Problem requirements: Return the data below exactly, please, but drop the pictures.

Source material:
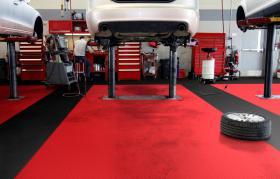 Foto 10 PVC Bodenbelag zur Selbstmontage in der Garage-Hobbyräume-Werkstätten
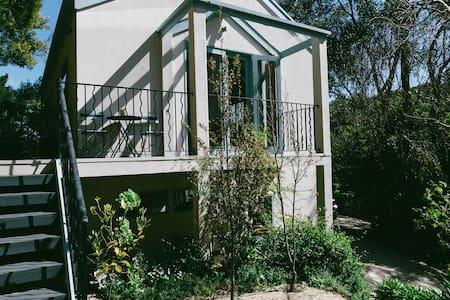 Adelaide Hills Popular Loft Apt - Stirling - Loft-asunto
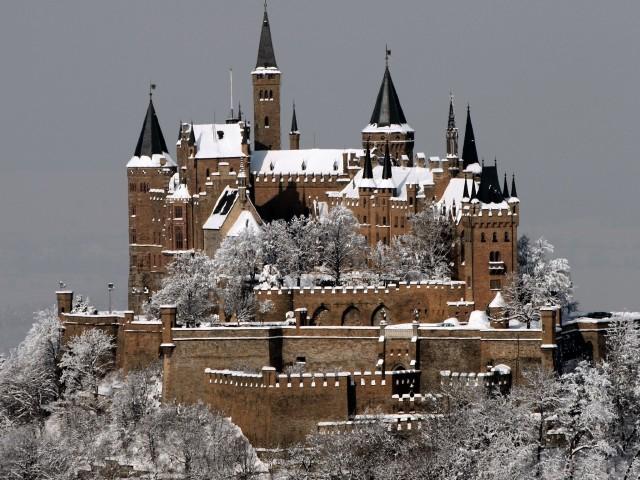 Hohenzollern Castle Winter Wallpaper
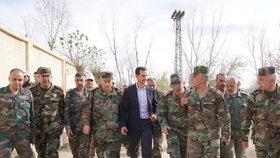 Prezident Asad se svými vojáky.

Completed task:
 Foto 10 PVC Bodenbelag zur Selbstmontage in der Garage-Hobbyräume-Werkstätten
 Adelaide Hills Popular Loft Apt - Stirling - Loft-asunto
 Hohenzollern Castle Winter Wallpaper
 Prezident Asad se svými vojáky.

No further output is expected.